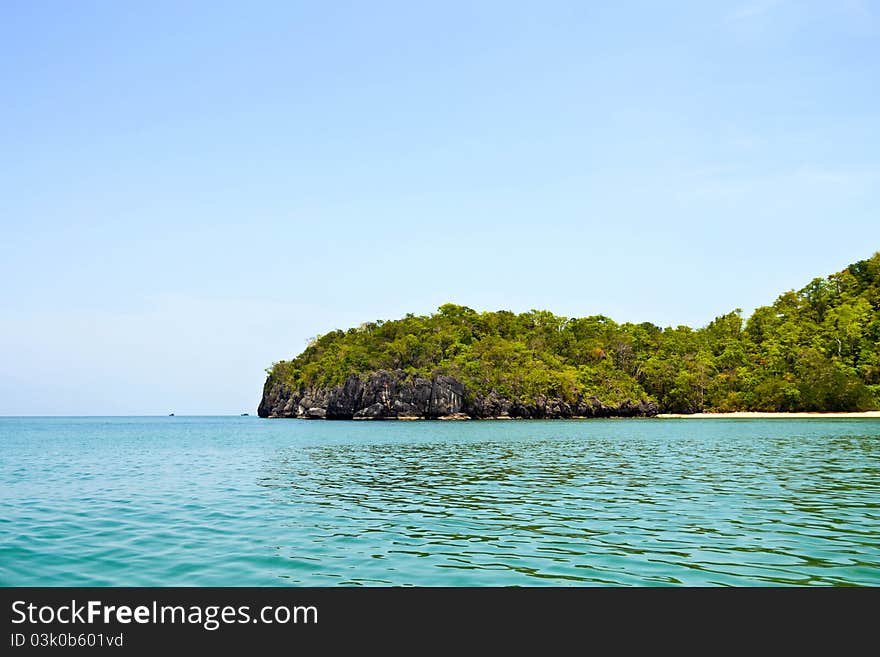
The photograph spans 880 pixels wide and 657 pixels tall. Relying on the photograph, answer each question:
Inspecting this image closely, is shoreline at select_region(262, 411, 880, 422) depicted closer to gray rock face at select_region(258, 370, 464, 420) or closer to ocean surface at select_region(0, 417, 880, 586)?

====

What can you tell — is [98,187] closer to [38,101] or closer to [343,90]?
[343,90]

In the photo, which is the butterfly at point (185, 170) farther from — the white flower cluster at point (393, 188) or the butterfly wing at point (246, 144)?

====

[INSTRUCTIONS FOR THE TASK] Rewrite the lines of the records above from the line with "What can you" up to and including the line with "In the photo, which", replacing "point" with "location" wherever it occurs and leaving everything else unchanged. Give only those lines.

[OUTPUT BELOW]
What can you tell — is [98,187] closer to [38,101] or closer to [343,90]?
[343,90]

In the photo, which is the butterfly at location (185, 170) farther from — the white flower cluster at location (393, 188) or the butterfly wing at location (246, 144)?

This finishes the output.